Alongside local and state politicians, community activist and residents of Paterson, the National Park Service officially designated Hinchliffe Stadium as a National Historic Landmark. After the ceremony concluded the students were sent to go paint. Hundreds of excited and energetic people sprinted over to the work stations where Alpine employees handed out brushes and rollers with buckets of paint. The students then jumped into action and got to work. Within 30 minutes, almost all of the graffiti on this inside of this facility was under a coat of primer. Volunteers applied the remaining prime coat over the course of the next hour and this piece of history was beginning to show its true colors once again.
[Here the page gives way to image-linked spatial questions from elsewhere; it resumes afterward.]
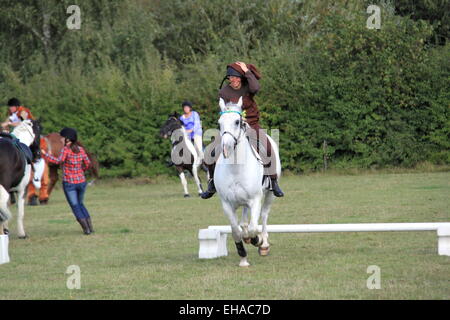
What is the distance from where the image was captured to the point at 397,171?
27625 millimetres

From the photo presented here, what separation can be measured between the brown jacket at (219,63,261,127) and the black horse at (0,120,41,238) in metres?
4.85

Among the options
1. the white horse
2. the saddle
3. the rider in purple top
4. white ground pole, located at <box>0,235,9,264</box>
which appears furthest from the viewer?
the rider in purple top

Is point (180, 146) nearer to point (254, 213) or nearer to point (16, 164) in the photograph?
point (16, 164)

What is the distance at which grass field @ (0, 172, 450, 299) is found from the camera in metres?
9.07

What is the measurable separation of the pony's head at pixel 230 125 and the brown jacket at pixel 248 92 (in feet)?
1.91

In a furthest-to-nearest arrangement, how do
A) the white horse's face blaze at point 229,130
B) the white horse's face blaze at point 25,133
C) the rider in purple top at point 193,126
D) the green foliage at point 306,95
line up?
the green foliage at point 306,95, the rider in purple top at point 193,126, the white horse's face blaze at point 25,133, the white horse's face blaze at point 229,130

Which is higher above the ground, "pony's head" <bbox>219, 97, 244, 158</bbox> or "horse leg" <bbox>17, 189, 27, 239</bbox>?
"pony's head" <bbox>219, 97, 244, 158</bbox>

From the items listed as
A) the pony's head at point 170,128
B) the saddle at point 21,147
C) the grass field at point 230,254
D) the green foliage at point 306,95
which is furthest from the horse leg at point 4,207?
the green foliage at point 306,95

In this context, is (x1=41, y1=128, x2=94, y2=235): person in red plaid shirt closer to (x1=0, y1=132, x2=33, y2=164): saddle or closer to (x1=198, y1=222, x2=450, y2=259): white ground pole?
(x1=0, y1=132, x2=33, y2=164): saddle

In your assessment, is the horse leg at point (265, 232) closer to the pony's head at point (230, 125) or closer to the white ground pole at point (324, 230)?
the white ground pole at point (324, 230)

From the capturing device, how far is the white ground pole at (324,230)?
35.7 ft

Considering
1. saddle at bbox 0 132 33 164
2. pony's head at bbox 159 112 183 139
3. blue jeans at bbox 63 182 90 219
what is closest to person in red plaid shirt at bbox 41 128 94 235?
blue jeans at bbox 63 182 90 219

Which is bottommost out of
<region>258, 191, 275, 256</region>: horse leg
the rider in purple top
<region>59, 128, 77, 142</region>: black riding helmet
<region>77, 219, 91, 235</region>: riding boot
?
<region>77, 219, 91, 235</region>: riding boot

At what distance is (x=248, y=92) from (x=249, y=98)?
0.17m
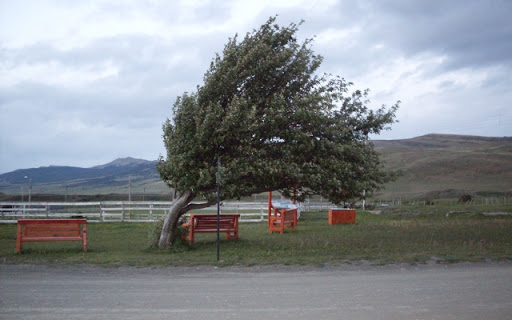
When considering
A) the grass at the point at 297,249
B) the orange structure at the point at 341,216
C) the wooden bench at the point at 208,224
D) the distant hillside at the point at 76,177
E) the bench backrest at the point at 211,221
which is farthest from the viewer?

Phase 2 of this project was identical to phase 1 but with a new group of students. After the students broke for lunch, 400 more eager volunteers picked up brushes and rollers and started painting once again. The students spent the next 3 hours applying as much paint as they possibly could to the walls of the stadium. Within 6 hours, this graffiti covered stadium, on the verge of demolition, got a new facelift from its own local residents. Since this event, the organization Friends of Hinchcliff Stadium has received 1.2 million in donations and is looking to raise another 24 million for a total restoration. U.S. Rep. Bill Pascrell Jr. has introduced legislation to get Hinchcliff Stadium into the footprint of the park to make it eligible for more funding. The Hinchcliff Stadium will now be able to thrive for many years into the future thanks to the efforts of many volunteer organizations.

The historic preservation commission of Paterson awarded Alpine Painting as the sole recipient of the Good Graces Award for outstanding community leadership and stewardship for repainting one of Paterson's most treasured historic places, Hinchliffe Stadium.